Text shown:
And now ladies and gentlemen (if you're a lady, you probably shouldn't read this) we come to the planks. Back in the day, some men specialized in planking since this is where the ship leaked or did not leak. Smooth planks meant a fast ship. This was so true, design compromises could be overcome by a good job of planking. Yet, the attitude of most ship owners was, if the keel, frames and strapping were in place, the planks should form themselves into place. Sure.

The planks are named from the keel upwards garboard, bottom planks, floor-head planks, wales, topsides and gunwale. The garboard plank was thicker than the wales if the ship were going to be coasting in shallow water. If not, the garboard might be thinner with the first three planks called the garboard. Ships were build either way. One thing was true for every shipwright, if the garboard is good all the other planks can be; if the garboard leaks, head for the shore.

Available data:
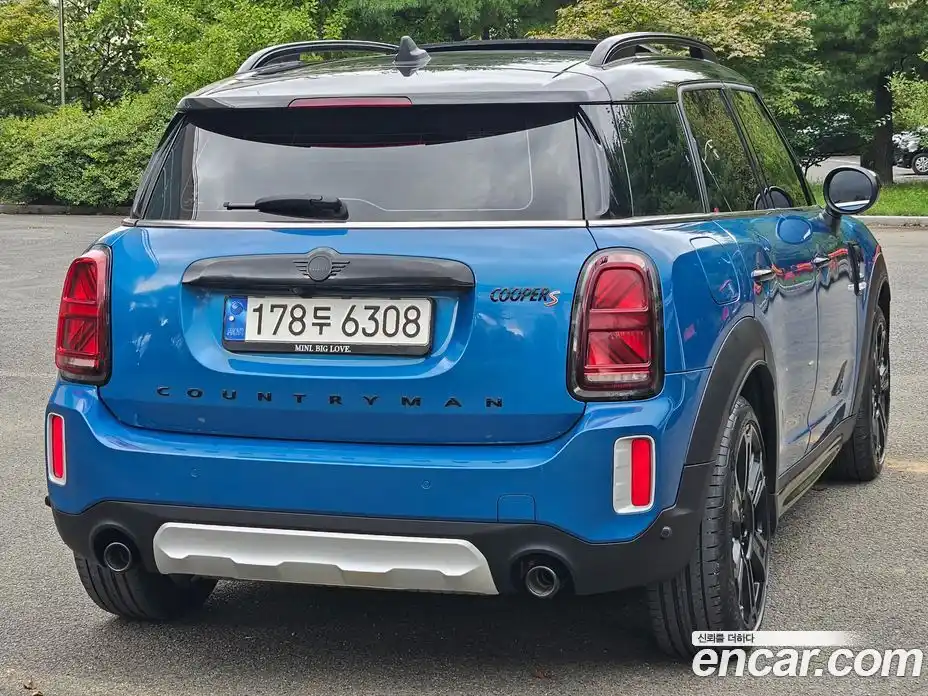 Mini Countryman 2023 2.0 Автомат в Москве № 167497, фото 6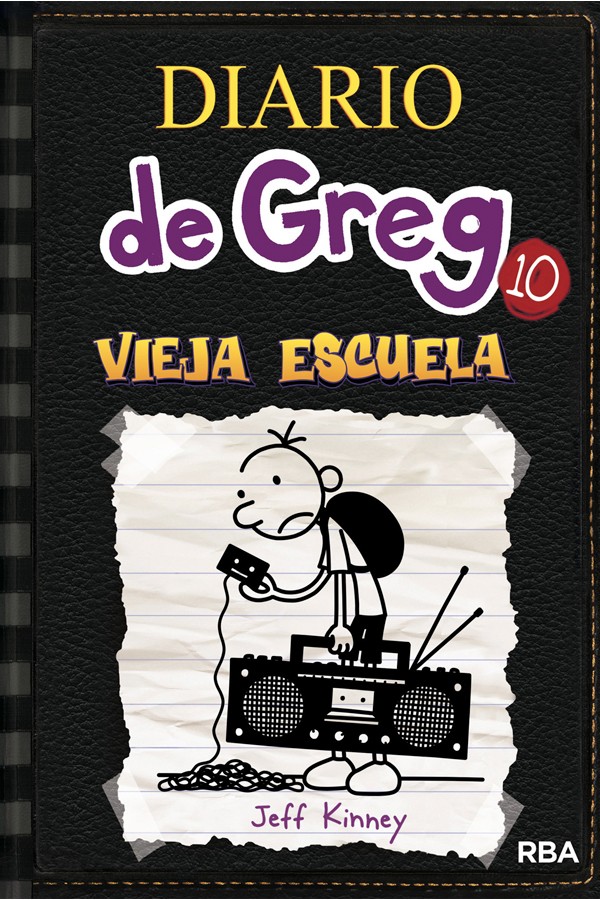 Diario de Greg 10. Vieja...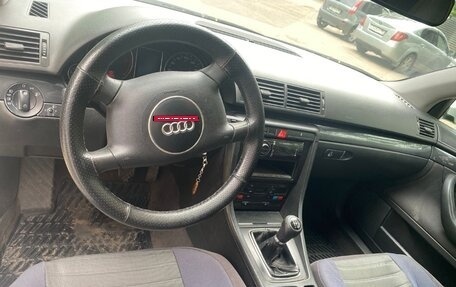 Audi A4, 2002 год, 440 000 рублей, 16 фотография
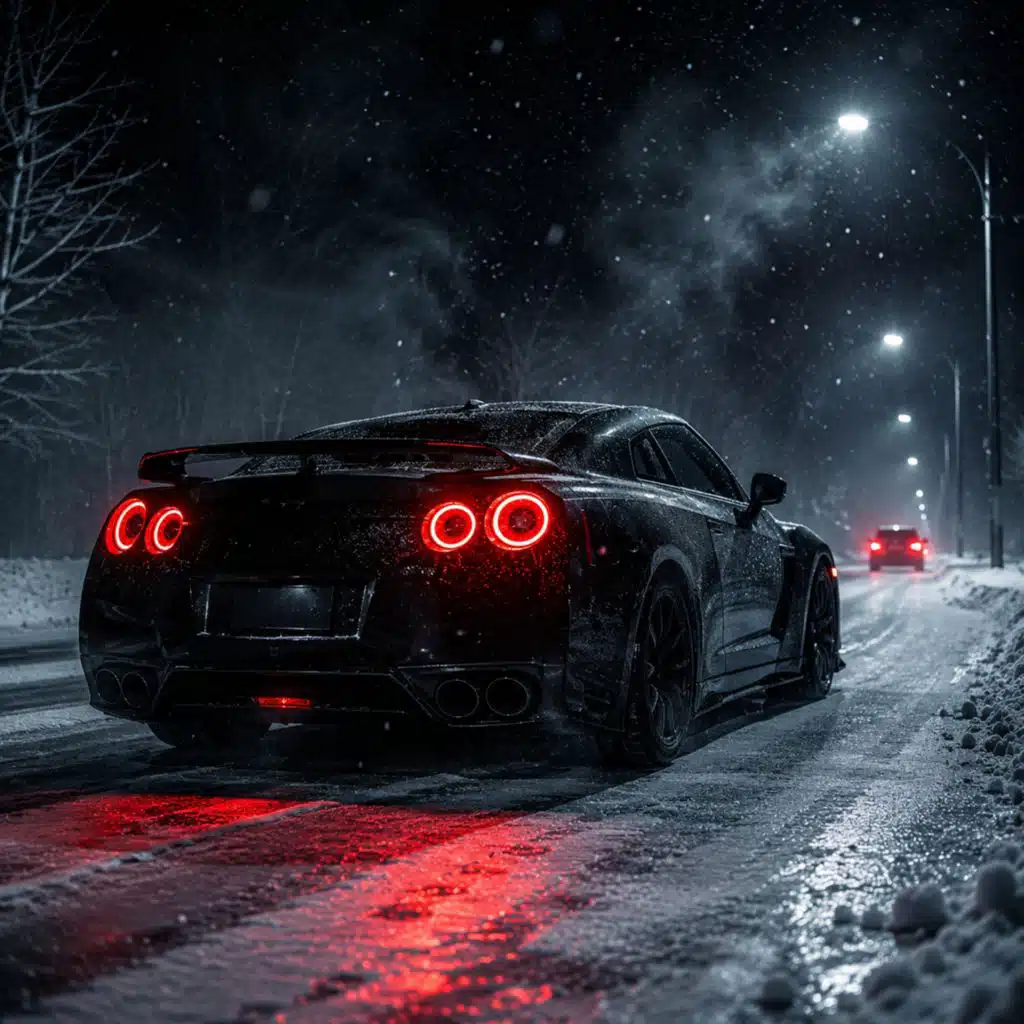 Blacked Out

Brief 1: From the planking text, print the stretch from "And now ladies" through "into place. Sure.".
Brief 2: List every plank name that the planking text gives, in order from the keel upward.

Task output 1:
And now ladies and gentlemen (if you're a lady, you probably shouldn't read this) we come to the planks. Back in the day, some men specialized in planking since this is where the ship leaked or did not leak. Smooth planks meant a fast ship. This was so true, design compromises could be overcome by a good job of planking. Yet, the attitude of most ship owners was, if the keel, frames and strapping were in place, the planks should form themselves into place. Sure.

Task output 2: garboard, bottom planks, floor-head planks, wales, topsides, gunwale